On Tuesday, Meta AI unveiled a demo from Galactica, a large language model designed to “store, combine and reason about scientific knowledge”. Although intended to speed up the writing of scientific literature, conflicting users running tests have found that it can also generate realistic nonsense. After several days of ethical criticismMeta took the demo offline, reports MIT Technology Review.
Large Language Models (LLMs), such as OpenAI GPT-3, learn to write text by studying millions of examples and understanding the statistical relationships between words. As a result, they can write persuasive papers, but those jobs can also be full of lies and potentially dangerous stereotypes. Some critics call the LLMs “stochastic parrotsfor their ability to spit out text convincingly without understanding its meaning.

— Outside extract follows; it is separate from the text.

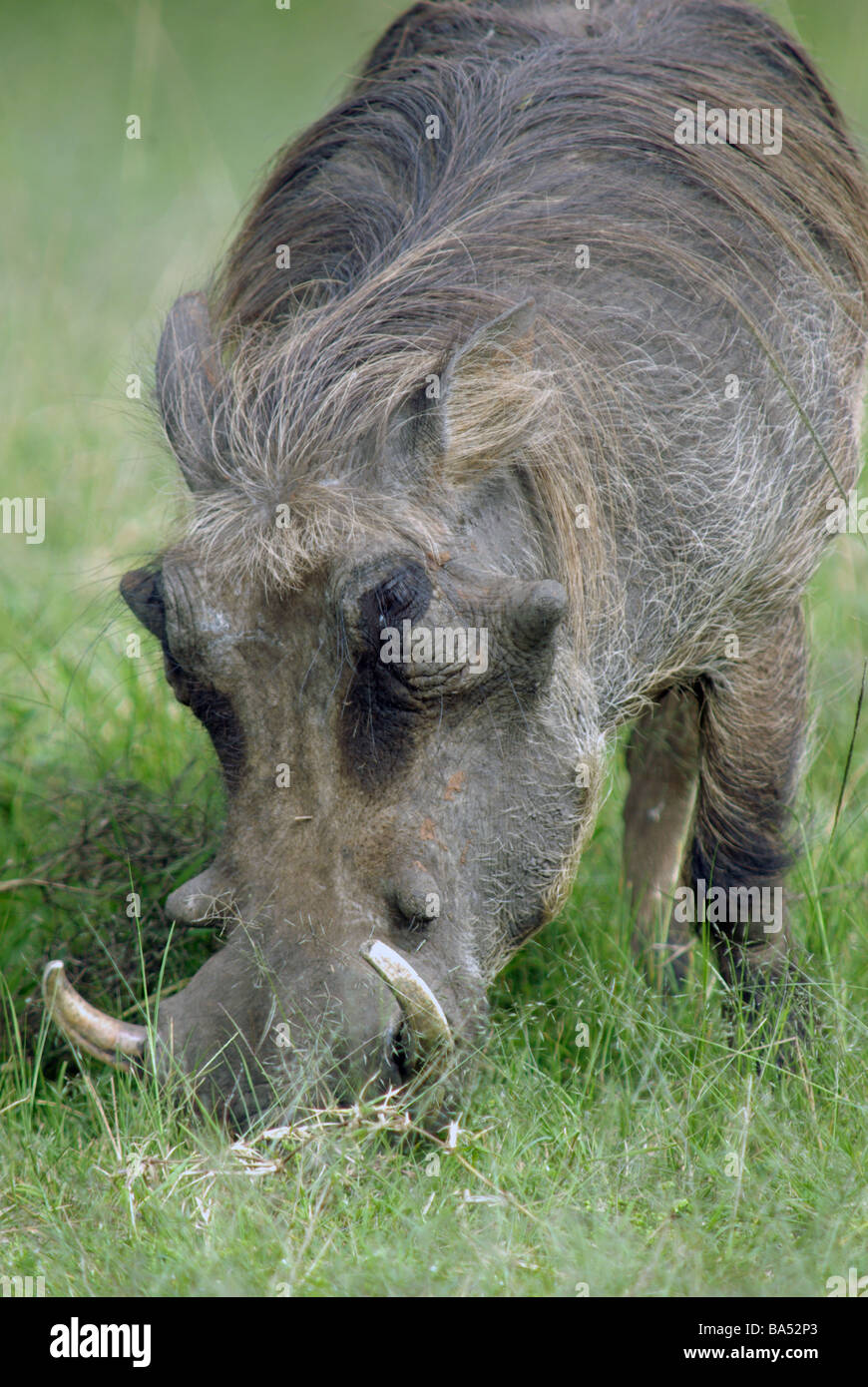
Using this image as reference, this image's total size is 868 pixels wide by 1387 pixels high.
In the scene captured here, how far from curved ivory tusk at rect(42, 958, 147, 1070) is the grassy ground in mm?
126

Enter Galactica, an LLM aimed at writing scientific literature. Its authors formed Galactica on “a vast and organized body of scientific knowledge of mankind”, comprising more than 48 million articles, textbooks and lecture notes, scientific websites and encyclopedias. According The Galactica articleMeta AI researchers believed that this supposedly high-quality data would lead to high-quality results.

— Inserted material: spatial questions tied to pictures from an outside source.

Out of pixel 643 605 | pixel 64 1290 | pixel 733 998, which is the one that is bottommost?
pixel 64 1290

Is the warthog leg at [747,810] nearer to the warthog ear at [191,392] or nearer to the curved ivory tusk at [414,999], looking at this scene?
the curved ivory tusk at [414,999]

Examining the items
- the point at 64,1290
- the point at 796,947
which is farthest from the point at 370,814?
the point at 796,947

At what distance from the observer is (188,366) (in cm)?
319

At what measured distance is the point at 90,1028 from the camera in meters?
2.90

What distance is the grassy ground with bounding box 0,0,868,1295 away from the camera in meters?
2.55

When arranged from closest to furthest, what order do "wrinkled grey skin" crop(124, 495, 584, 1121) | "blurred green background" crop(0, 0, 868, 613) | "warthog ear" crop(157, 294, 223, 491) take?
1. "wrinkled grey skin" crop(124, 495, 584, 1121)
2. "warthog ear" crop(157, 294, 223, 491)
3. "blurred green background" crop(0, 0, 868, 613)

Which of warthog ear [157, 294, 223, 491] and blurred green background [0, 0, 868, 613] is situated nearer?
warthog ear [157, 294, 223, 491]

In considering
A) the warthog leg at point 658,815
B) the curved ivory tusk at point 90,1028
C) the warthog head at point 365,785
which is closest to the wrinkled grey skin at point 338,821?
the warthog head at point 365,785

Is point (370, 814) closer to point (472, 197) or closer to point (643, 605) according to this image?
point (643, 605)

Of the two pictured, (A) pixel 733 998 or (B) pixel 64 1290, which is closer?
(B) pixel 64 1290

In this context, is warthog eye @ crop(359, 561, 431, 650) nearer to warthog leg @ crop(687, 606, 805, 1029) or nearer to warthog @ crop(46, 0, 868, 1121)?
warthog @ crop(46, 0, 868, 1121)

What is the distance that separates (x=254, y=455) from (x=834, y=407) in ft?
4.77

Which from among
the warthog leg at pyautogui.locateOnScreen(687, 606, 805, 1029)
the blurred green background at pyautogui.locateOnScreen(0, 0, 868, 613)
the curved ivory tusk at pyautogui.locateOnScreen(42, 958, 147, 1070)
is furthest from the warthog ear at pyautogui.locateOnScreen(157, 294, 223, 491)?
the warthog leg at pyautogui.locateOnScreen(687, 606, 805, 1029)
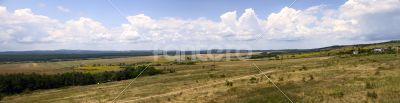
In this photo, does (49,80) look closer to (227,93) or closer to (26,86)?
(26,86)

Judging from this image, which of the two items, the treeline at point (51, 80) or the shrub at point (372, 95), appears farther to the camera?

From Tuesday, visitors to the Galactica website could type prompts to generate documents such as literature reviews, wiki articles, lecture notes and answers to questions, according to examples provided by the website. The site presented the model as “a new interface for accessing and manipulating what we know about the universe”.
While some people found the demo promising and usefulothers soon discovered that anyone could type racist Where potentially offensive prompts, generating authoritative content on these topics just as easily. For example, someone used it for author a wiki entry on a fictional research paper titled “The Benefits of Eating Crushed Glass.”

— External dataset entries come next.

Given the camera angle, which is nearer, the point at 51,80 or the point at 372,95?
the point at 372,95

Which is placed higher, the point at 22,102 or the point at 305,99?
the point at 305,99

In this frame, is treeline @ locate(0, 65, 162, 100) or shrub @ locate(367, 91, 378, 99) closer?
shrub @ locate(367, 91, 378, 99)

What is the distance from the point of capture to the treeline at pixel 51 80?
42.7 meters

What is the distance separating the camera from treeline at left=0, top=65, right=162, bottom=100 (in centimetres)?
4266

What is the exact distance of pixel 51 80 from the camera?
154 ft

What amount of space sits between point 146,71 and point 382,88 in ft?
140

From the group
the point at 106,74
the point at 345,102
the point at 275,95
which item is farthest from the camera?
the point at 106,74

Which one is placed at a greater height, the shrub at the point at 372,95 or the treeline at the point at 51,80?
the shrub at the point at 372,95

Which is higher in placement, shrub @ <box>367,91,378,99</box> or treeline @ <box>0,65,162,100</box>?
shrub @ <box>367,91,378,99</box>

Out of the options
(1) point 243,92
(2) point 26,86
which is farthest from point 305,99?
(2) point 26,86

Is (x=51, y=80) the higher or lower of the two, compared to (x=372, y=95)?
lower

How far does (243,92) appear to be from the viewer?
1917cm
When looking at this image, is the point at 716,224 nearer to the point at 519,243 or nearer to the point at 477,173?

Even when Galactica’s output wasn’t offensive to social norms, the model could attack well-understood scientific facts, spitting inaccuracies such as incorrect dates or animal names, requiring in-depth knowledge of the subject to be caught.
I asked #galactica about some things that I know and I’m confused. Either way, it was wrong or biased, but it sounded right and authoritative. I think it’s dangerous. Here are some of my experiences and my analysis of my concerns. (1/9)
— Michael Black (@Michael_J_Black) November 17, 2022
As a result, Meta drawn the Galactica demo on Thursday. Next, Meta’s chief AI scientist, Yann LeCun tweeted“The Galactica demo is offline at the moment. It’s no longer possible to have fun misusing it. Happy?”
The episode recalls a common ethical dilemma in AI: when it comes to potentially dangerous generative models, is it up to the general public to use them responsibly, or to the publishers of the models to prevent abuse?
Where industry practice falls between these two extremes will likely vary across cultures and as deep learning models mature. At the end of the day, government regulations can end up playing an important role in shaping the response.